Figure 3.1 Solubility of Oxygen in Water with Changing Temperatures at Atmospheric Pressure

3.1 Deaeration Design
There are two sections in a deaerator. The deaerating section and the storage section. The dissolved gases are stripped from the water through a combination of steam, heat, and mechanical separation in the deaerating section. The deaerated water flows to the storage section where it is held as boiler feedwater.

There are two basic types of deaeration designs: “tray type” and “spray type”. In the "tray type" deaerator (see Figure 3.1), water is directed or sprayed through distribution pipes into a steam space.

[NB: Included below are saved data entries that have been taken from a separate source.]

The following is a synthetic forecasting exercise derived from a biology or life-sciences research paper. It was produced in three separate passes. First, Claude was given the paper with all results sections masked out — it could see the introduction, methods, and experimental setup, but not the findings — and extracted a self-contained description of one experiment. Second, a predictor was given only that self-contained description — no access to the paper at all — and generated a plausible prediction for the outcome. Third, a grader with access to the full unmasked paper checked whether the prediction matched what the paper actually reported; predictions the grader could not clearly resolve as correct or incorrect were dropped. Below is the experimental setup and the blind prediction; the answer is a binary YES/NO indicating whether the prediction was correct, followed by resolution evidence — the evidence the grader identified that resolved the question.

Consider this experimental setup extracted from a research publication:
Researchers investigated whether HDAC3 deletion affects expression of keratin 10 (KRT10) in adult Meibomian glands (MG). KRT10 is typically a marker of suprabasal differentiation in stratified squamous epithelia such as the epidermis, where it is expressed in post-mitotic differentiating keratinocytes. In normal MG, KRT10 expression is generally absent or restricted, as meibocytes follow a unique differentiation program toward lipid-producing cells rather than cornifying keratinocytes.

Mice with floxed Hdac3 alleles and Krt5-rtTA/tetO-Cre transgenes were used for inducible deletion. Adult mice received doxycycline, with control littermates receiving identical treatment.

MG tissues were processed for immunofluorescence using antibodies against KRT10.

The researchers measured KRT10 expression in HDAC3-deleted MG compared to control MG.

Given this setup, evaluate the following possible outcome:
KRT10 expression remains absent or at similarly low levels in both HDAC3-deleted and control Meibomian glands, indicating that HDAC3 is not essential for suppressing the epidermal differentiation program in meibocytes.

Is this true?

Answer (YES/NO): YES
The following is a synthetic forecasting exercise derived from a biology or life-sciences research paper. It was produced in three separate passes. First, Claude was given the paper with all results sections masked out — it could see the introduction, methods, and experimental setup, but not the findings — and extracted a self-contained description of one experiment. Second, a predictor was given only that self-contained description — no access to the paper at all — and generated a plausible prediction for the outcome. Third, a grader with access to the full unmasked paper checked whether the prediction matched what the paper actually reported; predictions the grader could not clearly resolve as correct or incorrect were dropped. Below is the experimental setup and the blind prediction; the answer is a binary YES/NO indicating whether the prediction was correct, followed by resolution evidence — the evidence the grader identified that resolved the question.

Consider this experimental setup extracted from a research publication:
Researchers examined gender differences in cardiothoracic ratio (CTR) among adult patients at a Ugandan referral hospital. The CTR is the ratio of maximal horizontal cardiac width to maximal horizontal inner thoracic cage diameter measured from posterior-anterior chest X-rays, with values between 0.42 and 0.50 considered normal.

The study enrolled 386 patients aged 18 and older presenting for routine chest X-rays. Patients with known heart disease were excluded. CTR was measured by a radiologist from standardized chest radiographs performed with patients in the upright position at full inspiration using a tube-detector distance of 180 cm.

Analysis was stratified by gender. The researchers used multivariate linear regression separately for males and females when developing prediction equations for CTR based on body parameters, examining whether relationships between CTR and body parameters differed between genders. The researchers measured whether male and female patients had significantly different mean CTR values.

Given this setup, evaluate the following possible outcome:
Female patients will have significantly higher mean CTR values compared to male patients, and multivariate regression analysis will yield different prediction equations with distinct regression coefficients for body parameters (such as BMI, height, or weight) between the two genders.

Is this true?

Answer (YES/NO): NO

The hot steam increases the temperature of the water to within a few degrees of saturation steam temperature. Dissolved gases are stripped and vented to atmosphere.

TRAY: The water cascades down several "trays" in the tray section. The cascading flow breaks the water into fine droplets, permitting greater steam contact. This action further scrubs the dissolved gases from the water. The deaerated water flows into the storage section where a blanket of steam maintains a few pounds of pressure on the system.

SPRAY: In the "spray type" deaerator (see Figure 3.2), the steam and water scrubbing action is similar to the tray deaerator except the water is broken up with spray nozzles inside the deaeration section. The spray nozzles should be inspected annually to ensure they are not obstructed or corroded.

Proper venting is essential. Typically, an 18-36 inch steam plume should be visible. Deaerators should reduce dissolved oxygen down to 5-10 ppb. The deaerator dome water temperature should be within 4ºF of the steam temperature at the operating pressure and the storage section should be within 5ºF of the steam temperature at the operating pressure. If makeup and condensate are mixed prior to the deaerator, corrosion resistant piping such as stainless steel should be used.

Figure 3.2 "Tray Type" Deaerator Figure 3.3 "Spray Type" Deaerator

3.2 Oxygen Scavengers: The deaerator is not 100% efficient, and trace amounts of oxygen will remain in the deaerator effluent. Remaining dissolved oxygen can cause pitting in the feedwater piping, economizer, or boiler, so an oxygen scavenger is used to chemically remove the residual oxygen. Catalyzed sodium sulfite is the most common oxygen scavenger used. Sulfite reacts with oxygen to form sodium sulfate. The sulfite and oxygen reaction is as follows: (2 Na2 SO3 + O2 -> 2 Na2 SO4) The ratio of sodium sulfite to dissolved oxygen is 7.88 to 1. In high pressure boilers, total dissolved solids concentration in the boiler water is critical. For these applications, a volatile scavenger is used that will not contribute solids to the boiler water. The optimal feed point for oxygen scavengers is the storage section of the deaerator. The contact time for a complete chemical reaction is an important consideration. If feedwater is used for spray attemperation or desuperheating, the take-off point should be carefully selected. Sodium sulfite adds dissolved solids to the feedwater and the sodium can lead to caustic embrittlement to the steam lines. The desuperheater take-off point should be located upstream of the chemical feed line.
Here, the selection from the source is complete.